_Tasks:_
1. Render this sentence from the illustrator profile into Spanish: "Nothing can beat this incredible view!"
2. Echo the passage of the illustrator profile that opens with the words containing "Also, the good" and closes with "are really surprising!".
3. Proceed with the profile of illustrator Marie Assenat, carrying it on from the point where it stops.

_Article:_
------------------------------------------------------------
Register

Illustrator Profile - Marie Assenat: "I never stop learning"

By Robert Newman   Thursday December 15, 2016

Marie Assenat is a Brooklyn-based illustrator who grew up in Paris and went to school in Belgium. Her illustrations have appeared in The New Yorker and The New York Times, and she recently completed an animation project for Tiffany & Co. in Japan. Assent also works on creating packaging and clothing pattern design. Her work is charming and stylish, created with gouache, ink, colored pencils and a touch of Photoshop. Assenat works out of a shared studio in Greenpoint with a view of the Manhattan skyline, which she describes as “the best source of inspiration.”

MY LIFE:
I was lucky to be raised in Paris where there’s a lot happening—my mother and my grandmother used to take me to see art exhibitions and ballet. My father showed me old movies and made me listen to a lot of classical music. All of this was a good mix to awaken my artistic sense.

My father is a photographer, my mother is an editor who specializes in interior decoration and my brother is a photo retoucher. I was born surrounded by nice images and good taste so it was super easy for me to follow that path. I’m much more impressed by my creative friends that are coming from a totally different background!

I studied graphic design for five years in Belgium but I took an illustration class as part of the program. Without this illustration class I would have had to change departments. I drew a lot during these five years.

I haven’t done any other jobs. I was lucky enough to start working as an illustrator directly after leaving school, even if my incomes were really low at the beginning!

MY WORKSPACE:
I’m sharing a studio in Greenpoint, Brooklyn, with five other illustrators. We are located by the waterfront so we can see the Manhattan skyline from our window. Nothing can beat this incredible view! It’s the best source of inspiration!

Also, the good thing about the studio is that I have to speak in English because I’m the only French-speaker. I’m much more efficient and productive being surrounded by other people working! There’s no nap temptation.

HOW I MAKE MY ILLUSTRATIONS:
I draw everything by hand using brushes and gouache, ink and colored pencils. If I have to be quick I add color with Photoshop. I usually draw lot of separate elements and gather them all on the computer. I like to try different tools otherwise I get bored quickly. Recently my boyfriend offered me an iPad Pro so I’m starting to draw and experiment things with the Apple Pencil—the results are really surprising!
------------------------------------------------------------
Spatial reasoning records
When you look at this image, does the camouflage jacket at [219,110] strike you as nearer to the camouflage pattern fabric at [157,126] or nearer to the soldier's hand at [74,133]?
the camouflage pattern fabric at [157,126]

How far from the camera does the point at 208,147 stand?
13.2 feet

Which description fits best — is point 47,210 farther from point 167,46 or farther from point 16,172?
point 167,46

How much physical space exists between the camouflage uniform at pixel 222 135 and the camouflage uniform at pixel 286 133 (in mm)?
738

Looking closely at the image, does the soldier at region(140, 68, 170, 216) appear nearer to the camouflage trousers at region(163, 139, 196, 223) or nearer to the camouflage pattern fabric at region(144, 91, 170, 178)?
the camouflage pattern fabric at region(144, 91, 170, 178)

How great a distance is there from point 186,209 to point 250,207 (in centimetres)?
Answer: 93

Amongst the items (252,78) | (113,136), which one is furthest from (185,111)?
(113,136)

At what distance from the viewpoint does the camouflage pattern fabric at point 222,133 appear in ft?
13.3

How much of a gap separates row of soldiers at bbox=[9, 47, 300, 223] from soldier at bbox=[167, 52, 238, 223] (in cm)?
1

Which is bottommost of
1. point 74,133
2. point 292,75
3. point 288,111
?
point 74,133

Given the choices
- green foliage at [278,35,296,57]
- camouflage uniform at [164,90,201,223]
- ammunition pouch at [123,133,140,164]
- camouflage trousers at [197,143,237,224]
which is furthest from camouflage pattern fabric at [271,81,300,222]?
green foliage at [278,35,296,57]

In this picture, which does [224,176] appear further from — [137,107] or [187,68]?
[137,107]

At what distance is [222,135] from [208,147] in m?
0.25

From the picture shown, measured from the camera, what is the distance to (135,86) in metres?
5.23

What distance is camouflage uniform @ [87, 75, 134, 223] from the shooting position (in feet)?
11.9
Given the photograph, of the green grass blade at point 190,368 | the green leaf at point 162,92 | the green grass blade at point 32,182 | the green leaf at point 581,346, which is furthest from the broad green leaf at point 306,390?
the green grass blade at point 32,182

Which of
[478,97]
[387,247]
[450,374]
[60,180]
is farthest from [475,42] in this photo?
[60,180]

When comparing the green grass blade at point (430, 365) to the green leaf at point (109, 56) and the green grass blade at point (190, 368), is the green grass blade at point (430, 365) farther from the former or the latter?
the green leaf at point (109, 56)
------------------------------------------------------------
_The replies:_
1. ¡Nada puede superar esta increíble vista!

2.
Also, the good thing about the studio is that I have to speak in English because I’m the only French-speaker. I’m much more efficient and productive being surrounded by other people working! There’s no nap temptation.

HOW I MAKE MY ILLUSTRATIONS:
I draw everything by hand using brushes and gouache, ink and colored pencils. If I have to be quick I add color with Photoshop. I usually draw lot of separate elements and gather them all on the computer. I like to try different tools otherwise I get bored quickly. Recently my boyfriend offered me an iPad Pro so I’m starting to draw and experiment things with the Apple Pencil—the results are really surprising!

3.
MY FIRST BIG BREAK:
This didn’t got me noticed but made me confident to start working as an illustrator: In my last year of art school, my illustration teacher showed my work to a publisher who was agree to meet with me and got me my first children’s book deal. I thought, OK I’m a real illustrator who is getting a real job. That was the starting point!

MY INFLUENCES:
It started with Babar picture books when I was really little. I also love Paul Cox’s work because he is always experimenting things with new tools. I love the fact that he is great at doing lots of different things like posters, children’s books, scenography, wooden games…I also love Tove Jansson’s stories, Tomi Ungerer’s children’s books, Matisse collages, David Hockney drawings, Basquiat

MY MOST ADMIRED CREATIVE PERSON:
There are a few: I love Marcel Dzama for the really special world he created, Jockum Nordström for the beauty of his drawings and collages, Misaki Kawai because her paintings are always making me smile, and my favorite pattern designer, Mina Perhonen.

MY CREATIVE INSPIRATION:
I love to look on Pinterest to find old photograph from the 30s and 60s. The characters are always well dressed and their haircuts are always really fun. For me, it’s the best inspiration to draw my human figures.

I also love to find old picture books.

Tumblr and Instagram are also a good source of inspiration but I’m trying to avoid looking at too much illustration; it’s better to look at photographs to find interesting colors or shapes as inspiration for drawing.

THE BIGGEST CHALLENGE OF WORKING ALONE:
Making a living, trying to get better, staying motivated—and I never stop learning!!

A MEMORABLE ASSIGNMENT FROM THE PAST YEAR
I just finished working on an animation project for Tiffany & Co. in Japan, something really exciting! A Japanese master of animation is giving life to my drawings; it’s just magical! I can’t wait to be able to share this project!

DREAM ASSIGNMENT:
I would love to do a silk scarf for Hermès!

MY FAVORITE ART DIRECTOR:

I recently started to work with Matt Dorfman on editorial assignments for The New York Times Book Review. It was really pleasant and I felt confident with myself. There is a relationship based on trust with him that makes me go deeper into ideas and wants to give the best of myself!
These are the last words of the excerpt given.